What you will do:
Please reproduce the items starting at the very first one and ending at the line that contains "Auto Sales 2009", both included, and leave the pictures out of your answer.

=== Begin Enclosure ===

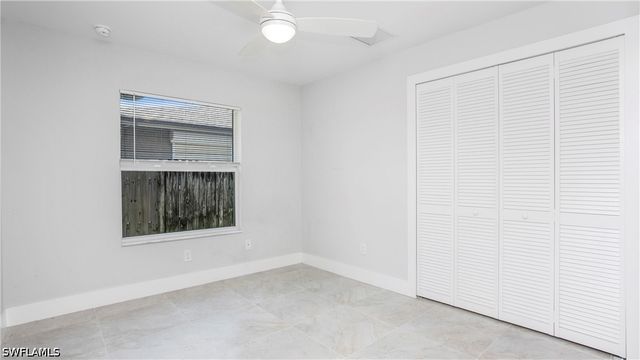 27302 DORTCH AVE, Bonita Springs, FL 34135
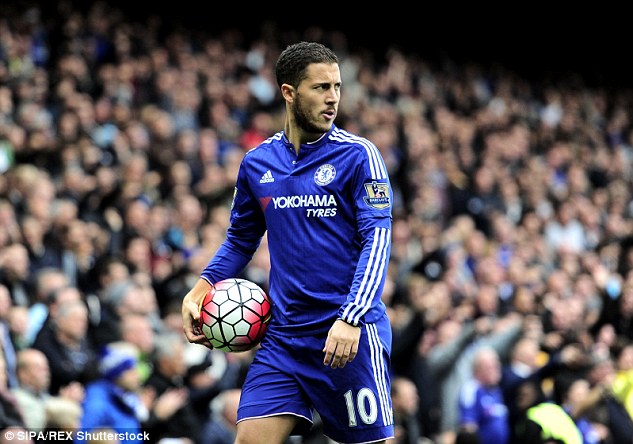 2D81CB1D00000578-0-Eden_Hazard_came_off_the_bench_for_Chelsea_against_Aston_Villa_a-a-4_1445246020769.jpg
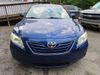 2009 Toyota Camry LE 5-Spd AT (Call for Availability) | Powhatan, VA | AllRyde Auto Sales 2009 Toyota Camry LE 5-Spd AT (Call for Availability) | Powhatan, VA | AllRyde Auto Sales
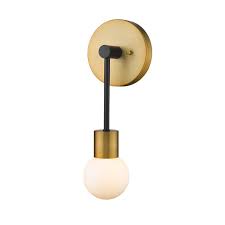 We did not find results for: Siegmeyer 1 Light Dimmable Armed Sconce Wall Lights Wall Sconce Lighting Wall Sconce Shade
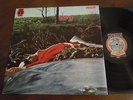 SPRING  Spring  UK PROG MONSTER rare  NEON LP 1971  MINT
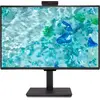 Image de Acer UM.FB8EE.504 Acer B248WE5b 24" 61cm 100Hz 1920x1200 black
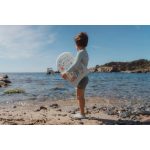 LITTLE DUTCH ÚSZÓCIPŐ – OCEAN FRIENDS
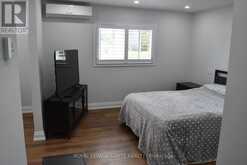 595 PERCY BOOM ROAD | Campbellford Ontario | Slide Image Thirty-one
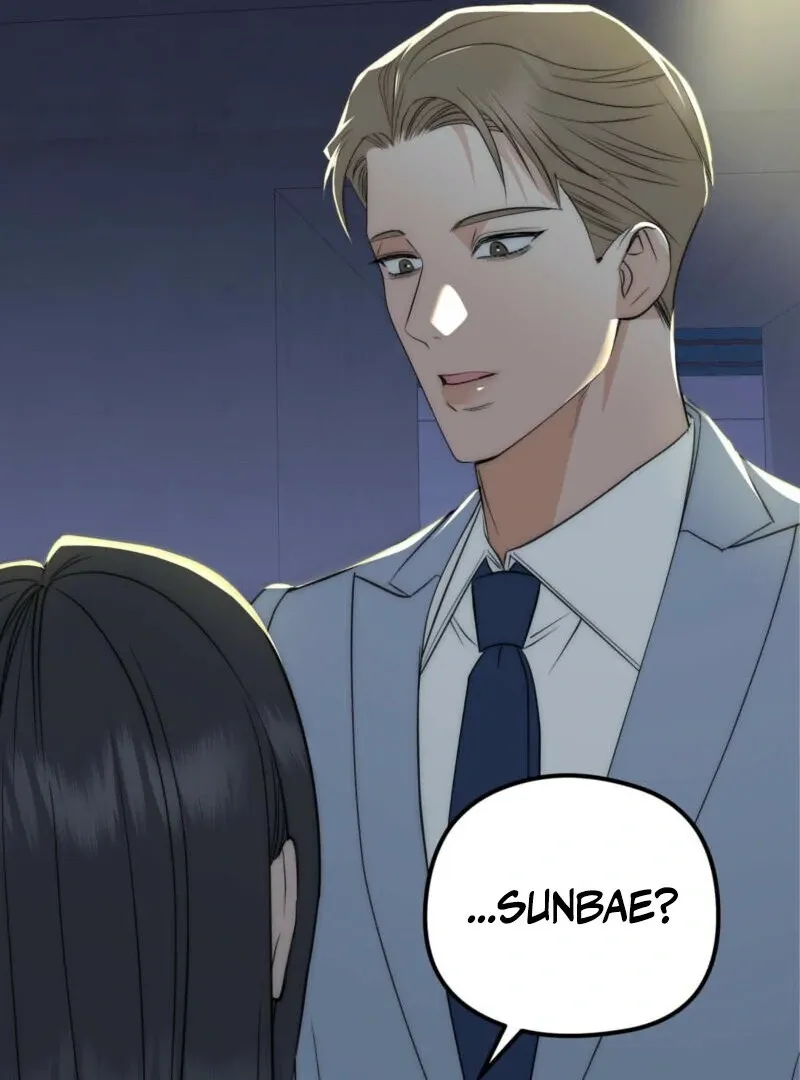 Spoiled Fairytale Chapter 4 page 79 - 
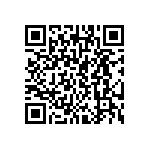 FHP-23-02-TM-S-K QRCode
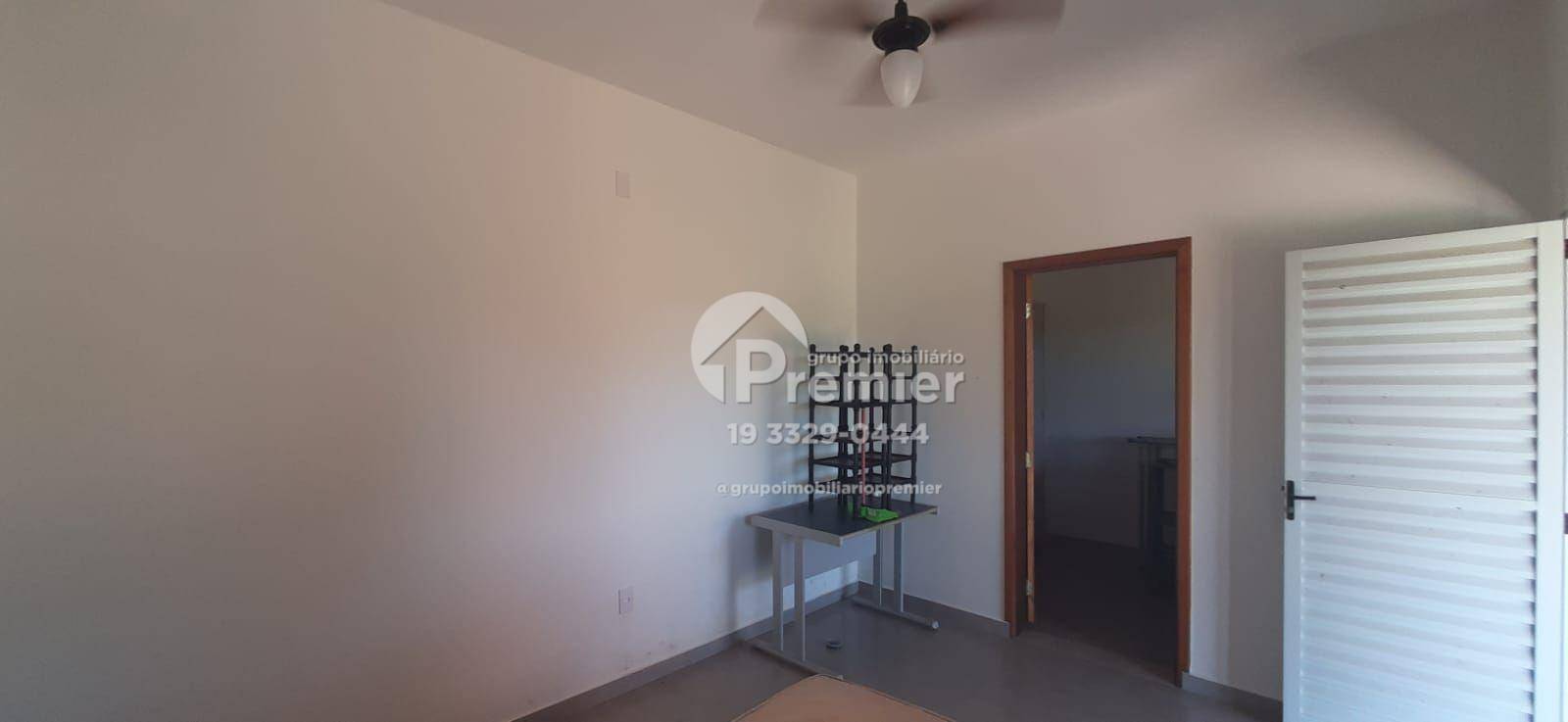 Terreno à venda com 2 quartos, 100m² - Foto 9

=== End Enclosure ===

Written reply:
 27302 DORTCH AVE, Bonita Springs, FL 34135
 2D81CB1D00000578-0-Eden_Hazard_came_off_the_bench_for_Chelsea_against_Aston_Villa_a-a-4_1445246020769.jpg
 2009 Toyota Camry LE 5-Spd AT (Call for Availability) | Powhatan, VA | AllRyde Auto Sales 2009 Toyota Camry LE 5-Spd AT (Call for Availability) | Powhatan, VA | AllRyde Auto Sales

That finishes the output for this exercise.